The glass finished, she reached for a refill, then turned the volume up on the stereo. (Why call it a stereo? How often do we hear mono in today’s age of technology – indeed, stereo is so last century, is there a similar term for 7:1 surround sound? Septo?). She didn’t know why she had chosen jazz, she didn’t particularly like jazz, but He had been playing this before he left. Downing the last of the bottle she idly fantasised about smashing the glass into His face, twirling the stem between slim fingers, feeling the blood run down them, hot and metallic. She resisted the urge to smash the vessel – it would mean buying a new glass tomorrow along with the definitely necessary wine, or drinking from a tumbler. Both were anathema. This was the last glass from their wedding gifts, nearly two dozen had been swept in shards from various floors in the five years since they had arrived intact. In a way, this glass represented the thread by which her life now hung. She placed it gently on the coaster.
She picked the book up again, then replaced it. She was too drunk and it was late. Standing, she caught the stranger looking back from the mirror. When had she been crying? She didn’t remember that. Her hair was a mess, as if someone’s fingers had been twisting through it time and time again. Had that been her? She had seen no one else for four days, so it must have been. A scratch ran down a flushed cheek, she slowly remembered catching herself with her bracelet as she wiped rivulets of mascara laden tears away.
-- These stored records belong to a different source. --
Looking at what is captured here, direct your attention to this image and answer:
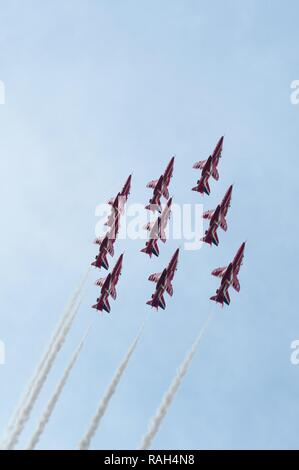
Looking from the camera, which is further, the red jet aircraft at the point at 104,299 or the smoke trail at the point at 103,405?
the red jet aircraft at the point at 104,299

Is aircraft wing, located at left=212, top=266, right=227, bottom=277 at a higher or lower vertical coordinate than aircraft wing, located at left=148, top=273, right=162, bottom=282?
higher

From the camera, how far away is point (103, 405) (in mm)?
169500

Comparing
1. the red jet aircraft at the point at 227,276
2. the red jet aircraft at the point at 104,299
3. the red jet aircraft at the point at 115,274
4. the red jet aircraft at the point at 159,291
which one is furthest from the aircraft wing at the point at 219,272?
the red jet aircraft at the point at 104,299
So she had been crying. The cuff of the shirt she was wearing looked like she had been rubbing soot from the fireplace. Why had she insisted on reapplying her make up – time and again, for four days. She needed a shower, but she could feel her eyelids beginning to close already, another night spent in His shirt, another night in their bed alone. Morning would be here again soon enough and she would have to face the brightness, unless she gave in to the whisky.
The stairs were steep, but climbing them became easier using all four limbs. Halfway up she began to use her knees too. Clutching the thickly painted banister, she pulled herself to her feet, taking a moment to balance and avoid dropping downstairs. She remembered why she had her boots on as she entered the bathroom; carpeted with slivers of mirror as it was, it was no place for bare feet. She had realised this after the first four AM dash to the toilet to empty her stomach of the excess of alcohol. Bloody footprints still led back to the bedroom, their random weaving indicative of her condition. She slowly remembered picking reflective splinters from caked feet the following morning; the wounds that were reopened were perfect metaphor for her feelings, she had almost laughed at that thought, as tributaries of blackened tears dripped to the floor. She could no longer feel the pain though, so she was relatively sure she had extracted all the mirror’s flakes, or the alcohol had numbed it. Either way, as she climbed into bed, fully clothed and booted, she didn’t care. She didn’t care about anything anymore.
‘Nothing,’ she mumbled, as sleep took her. Hadn’t she been reading a book?